Still, no question that they crumbled faster for women. One could almost say that men liked irony because they could play to stereotype, while women could see stereotypes as confining. They still do. Recent shows have women not so much breaking out of character as struggling for the right to play grown-up artists. They may still act like nuts and sluts, but at least they can call the roles painfully confining. As one says her mother tells her, "you have a fertile imagination, and I suggest you confine it to your sculpture."
Mika Rottenberg plays fashionista, but her bare limbs still have to punch their way out of a small box. Karen Yasinsky learns from French film the lesson of patience. She and Nathalie Djurberg need it to endure a fairy-tale childhood. As for Marsha Pels and her mother, she and Zoe Beloff act out studies in hysteria. I could easily have included a recent show of black women and their stereotypes, "The Brand New Heavies," although they are just a bit more "in your face." I could also have included the latest from Cindy Sherman and Carolee Schneemann, but they deserve a space all her own.
That letter from a mother recalls Freud's idea of hysteria. It has not held up well, and Freud, too, abandoned it. Still, against all odds and many a sense of justice, it lived on. As William Butler Yeats wrote, "I have heard that hysterical women say / They are sick of the palette and fiddle bow." These women are not in the least sick of art, and they have other things to say. Besides, if an artist cannot be neurotic, honestly who can?
In the decades after the 1960s, artists did much to tackle stereotypes, but women more than men. No doubt they had to do more. Whose identity and power was more at risk? While men were loosening up abstraction on a larger and larger scale, Lynda Benglis was letting it ooze onto the floor. While Richard Prince was glorying in his own satire of the Marlboro man, Laurie Simmons in her East Village art days could barely stand a camera on a doll's legs. In a way, Mika Rottenberg turns Sherman's subversion of film stills and fashion into a more dangerous high style.

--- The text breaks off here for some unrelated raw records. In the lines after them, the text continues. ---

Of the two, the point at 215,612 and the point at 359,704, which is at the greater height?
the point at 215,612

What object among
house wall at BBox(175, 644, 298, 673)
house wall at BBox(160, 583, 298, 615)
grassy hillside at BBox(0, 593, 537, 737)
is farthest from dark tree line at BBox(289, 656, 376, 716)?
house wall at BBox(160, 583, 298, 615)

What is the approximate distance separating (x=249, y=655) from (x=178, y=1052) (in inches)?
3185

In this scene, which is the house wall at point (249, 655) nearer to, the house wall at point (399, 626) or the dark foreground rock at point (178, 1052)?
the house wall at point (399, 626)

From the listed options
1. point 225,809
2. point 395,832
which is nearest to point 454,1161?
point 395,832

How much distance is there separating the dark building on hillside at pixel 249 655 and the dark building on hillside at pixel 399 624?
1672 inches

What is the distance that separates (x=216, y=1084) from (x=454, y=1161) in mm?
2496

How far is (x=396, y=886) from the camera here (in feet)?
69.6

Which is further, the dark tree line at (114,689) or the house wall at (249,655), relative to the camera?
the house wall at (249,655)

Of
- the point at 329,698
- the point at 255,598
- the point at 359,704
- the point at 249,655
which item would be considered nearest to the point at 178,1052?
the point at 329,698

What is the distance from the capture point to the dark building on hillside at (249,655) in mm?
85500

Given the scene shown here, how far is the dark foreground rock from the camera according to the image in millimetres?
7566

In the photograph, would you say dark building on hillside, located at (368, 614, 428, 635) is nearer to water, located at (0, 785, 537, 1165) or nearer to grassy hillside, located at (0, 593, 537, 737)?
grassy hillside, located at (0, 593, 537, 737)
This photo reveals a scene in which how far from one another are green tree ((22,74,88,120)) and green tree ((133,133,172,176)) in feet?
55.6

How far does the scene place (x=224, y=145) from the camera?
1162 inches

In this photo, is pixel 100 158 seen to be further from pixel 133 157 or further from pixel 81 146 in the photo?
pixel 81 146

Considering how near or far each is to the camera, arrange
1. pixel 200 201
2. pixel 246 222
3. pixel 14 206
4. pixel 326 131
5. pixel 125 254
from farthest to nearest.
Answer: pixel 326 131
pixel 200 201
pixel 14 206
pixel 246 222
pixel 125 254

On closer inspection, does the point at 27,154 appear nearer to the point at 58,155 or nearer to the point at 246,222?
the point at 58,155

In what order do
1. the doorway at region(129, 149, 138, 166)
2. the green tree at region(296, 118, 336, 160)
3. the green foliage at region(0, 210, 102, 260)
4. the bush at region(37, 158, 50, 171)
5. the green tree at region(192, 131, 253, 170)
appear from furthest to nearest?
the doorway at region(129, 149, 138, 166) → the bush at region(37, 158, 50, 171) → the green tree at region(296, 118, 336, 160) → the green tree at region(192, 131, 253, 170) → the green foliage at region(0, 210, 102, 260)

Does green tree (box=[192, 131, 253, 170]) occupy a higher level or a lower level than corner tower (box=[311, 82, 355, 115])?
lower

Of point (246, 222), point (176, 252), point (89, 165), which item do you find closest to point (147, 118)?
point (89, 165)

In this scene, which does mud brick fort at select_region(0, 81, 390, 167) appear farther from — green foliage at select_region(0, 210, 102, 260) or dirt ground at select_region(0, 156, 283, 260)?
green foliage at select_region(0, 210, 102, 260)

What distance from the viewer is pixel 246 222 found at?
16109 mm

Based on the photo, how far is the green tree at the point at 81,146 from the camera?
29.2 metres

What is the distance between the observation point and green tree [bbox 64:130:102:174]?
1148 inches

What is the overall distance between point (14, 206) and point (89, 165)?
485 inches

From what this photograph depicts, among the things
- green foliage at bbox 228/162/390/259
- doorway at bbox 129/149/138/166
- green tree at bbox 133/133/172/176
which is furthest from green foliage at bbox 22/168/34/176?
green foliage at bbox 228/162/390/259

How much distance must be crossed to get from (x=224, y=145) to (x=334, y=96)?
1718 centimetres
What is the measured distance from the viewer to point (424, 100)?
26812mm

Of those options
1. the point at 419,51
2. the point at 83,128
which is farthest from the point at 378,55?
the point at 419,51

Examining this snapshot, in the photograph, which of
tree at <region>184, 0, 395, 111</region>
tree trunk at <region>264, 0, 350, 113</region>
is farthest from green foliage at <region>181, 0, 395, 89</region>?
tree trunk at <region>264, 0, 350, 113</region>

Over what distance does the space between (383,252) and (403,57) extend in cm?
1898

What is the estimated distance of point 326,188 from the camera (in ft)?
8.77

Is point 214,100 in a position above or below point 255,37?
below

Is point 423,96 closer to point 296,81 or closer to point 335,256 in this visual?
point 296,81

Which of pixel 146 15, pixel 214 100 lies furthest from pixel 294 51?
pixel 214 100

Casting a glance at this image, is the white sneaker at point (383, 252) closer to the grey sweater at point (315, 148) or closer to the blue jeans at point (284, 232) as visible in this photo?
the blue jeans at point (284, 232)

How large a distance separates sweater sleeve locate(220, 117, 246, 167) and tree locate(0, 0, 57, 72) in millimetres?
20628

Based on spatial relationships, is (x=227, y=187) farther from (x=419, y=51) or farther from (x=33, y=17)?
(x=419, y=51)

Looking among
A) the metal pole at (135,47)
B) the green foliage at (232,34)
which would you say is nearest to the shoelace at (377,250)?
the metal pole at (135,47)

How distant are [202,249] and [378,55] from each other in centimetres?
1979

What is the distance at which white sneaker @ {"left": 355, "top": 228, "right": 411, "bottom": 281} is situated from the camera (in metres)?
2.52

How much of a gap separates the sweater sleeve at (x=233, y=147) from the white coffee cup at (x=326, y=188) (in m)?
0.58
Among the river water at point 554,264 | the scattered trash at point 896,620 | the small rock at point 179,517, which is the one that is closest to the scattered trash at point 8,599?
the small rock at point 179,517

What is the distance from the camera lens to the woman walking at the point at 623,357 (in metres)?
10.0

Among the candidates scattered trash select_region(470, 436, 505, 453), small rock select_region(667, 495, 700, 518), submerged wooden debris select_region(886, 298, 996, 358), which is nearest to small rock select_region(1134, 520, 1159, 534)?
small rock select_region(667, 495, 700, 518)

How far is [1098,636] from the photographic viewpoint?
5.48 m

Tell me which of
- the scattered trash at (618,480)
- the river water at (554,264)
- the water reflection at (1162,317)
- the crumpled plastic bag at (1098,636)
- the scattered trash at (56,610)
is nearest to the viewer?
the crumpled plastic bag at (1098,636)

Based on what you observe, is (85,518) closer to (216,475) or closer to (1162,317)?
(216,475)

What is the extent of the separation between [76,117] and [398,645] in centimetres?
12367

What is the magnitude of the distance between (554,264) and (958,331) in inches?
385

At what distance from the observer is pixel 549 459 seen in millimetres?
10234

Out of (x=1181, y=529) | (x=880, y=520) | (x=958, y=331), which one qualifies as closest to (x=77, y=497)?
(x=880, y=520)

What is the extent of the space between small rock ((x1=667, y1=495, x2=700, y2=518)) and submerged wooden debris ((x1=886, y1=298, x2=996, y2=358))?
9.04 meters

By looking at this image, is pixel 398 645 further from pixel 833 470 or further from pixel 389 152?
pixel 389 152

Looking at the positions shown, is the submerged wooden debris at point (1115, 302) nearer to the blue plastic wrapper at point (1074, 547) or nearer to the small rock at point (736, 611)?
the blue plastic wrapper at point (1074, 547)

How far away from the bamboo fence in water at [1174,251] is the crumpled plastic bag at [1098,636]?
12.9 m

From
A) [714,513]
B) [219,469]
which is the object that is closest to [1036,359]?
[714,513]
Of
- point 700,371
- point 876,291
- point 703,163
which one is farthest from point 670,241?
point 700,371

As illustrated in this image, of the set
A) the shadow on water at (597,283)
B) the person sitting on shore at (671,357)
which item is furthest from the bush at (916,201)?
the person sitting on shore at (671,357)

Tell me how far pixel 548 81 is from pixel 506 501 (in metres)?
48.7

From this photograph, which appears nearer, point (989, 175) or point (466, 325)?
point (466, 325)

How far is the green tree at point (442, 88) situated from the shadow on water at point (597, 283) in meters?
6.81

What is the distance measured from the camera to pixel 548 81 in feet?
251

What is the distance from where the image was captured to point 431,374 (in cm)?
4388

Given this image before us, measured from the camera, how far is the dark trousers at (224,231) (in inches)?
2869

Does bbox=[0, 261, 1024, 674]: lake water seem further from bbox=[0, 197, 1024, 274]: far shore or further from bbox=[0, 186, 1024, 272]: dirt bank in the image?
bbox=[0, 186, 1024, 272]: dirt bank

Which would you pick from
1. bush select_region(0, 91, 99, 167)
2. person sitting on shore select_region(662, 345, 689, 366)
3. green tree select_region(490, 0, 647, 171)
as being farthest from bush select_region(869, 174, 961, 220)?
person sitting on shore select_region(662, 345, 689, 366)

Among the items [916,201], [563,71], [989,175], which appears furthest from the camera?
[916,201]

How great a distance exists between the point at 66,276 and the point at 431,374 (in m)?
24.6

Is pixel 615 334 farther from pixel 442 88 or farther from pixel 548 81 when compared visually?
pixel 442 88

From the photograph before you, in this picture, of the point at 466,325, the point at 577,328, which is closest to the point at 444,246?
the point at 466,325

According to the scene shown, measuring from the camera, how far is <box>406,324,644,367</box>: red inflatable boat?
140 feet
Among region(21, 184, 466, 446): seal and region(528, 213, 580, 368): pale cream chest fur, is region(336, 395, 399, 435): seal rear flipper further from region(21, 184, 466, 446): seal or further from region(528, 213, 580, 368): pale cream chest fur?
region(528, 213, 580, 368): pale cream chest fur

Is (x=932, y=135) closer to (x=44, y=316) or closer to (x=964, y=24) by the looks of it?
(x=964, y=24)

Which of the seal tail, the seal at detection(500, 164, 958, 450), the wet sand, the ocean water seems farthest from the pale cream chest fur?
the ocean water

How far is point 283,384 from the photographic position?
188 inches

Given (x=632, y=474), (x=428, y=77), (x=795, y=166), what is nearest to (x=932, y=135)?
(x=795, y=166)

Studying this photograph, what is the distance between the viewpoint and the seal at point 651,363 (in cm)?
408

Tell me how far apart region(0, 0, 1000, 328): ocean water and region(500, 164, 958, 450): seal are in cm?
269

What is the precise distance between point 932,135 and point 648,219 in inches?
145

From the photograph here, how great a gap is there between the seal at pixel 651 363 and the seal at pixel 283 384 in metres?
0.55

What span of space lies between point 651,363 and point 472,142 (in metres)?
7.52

Rottenberg makes an unlikely candidate for a fashionista. So do her heroines. In her last show, as also in the 2008 Whitney Biennial, they looked closer to sumo wrestlers, collective farmers, and torturers. In the sweaty confines of cramped, connected spaces, they progressively molded something soft, like an assembly line for rancid cheese. The Guggenheim included her video in "The Shape of Spaces," but she had squeezed the space out of its shape. Shifting her focus from New York to a factory in China, she has kept squeezing.
Now fashion has come to her. W Magazine, hardly a stranger to irony or access, has sponsored seven large photographs. They look all but incomprehensible apart from her video. Why is that bodybuilder crouching? Why are all those limbs sticking out through holes in the wall, and how do so many tiny chambers fit together? And speaking of fashion, what is that young black woman fashioning? Would she be glad you asked?
Not just the images overlap, but also their themes. Gender, femininity, body image, capitalism, and the space of life itself—all return, and all return as product, as artifice, and as constraining. When nature visits this dystopia, in rows of potted plants, it appears as culture. As for Rottenberg's past images, they appear almost incidentally, more as quotation than as excerpt. One woman deposits a soft, white blob onto an open palm, and more of the substance forms a thread across one frame or green, abstract texturing across another. They, too, though, appear as a contrivance or maybe even a work of art.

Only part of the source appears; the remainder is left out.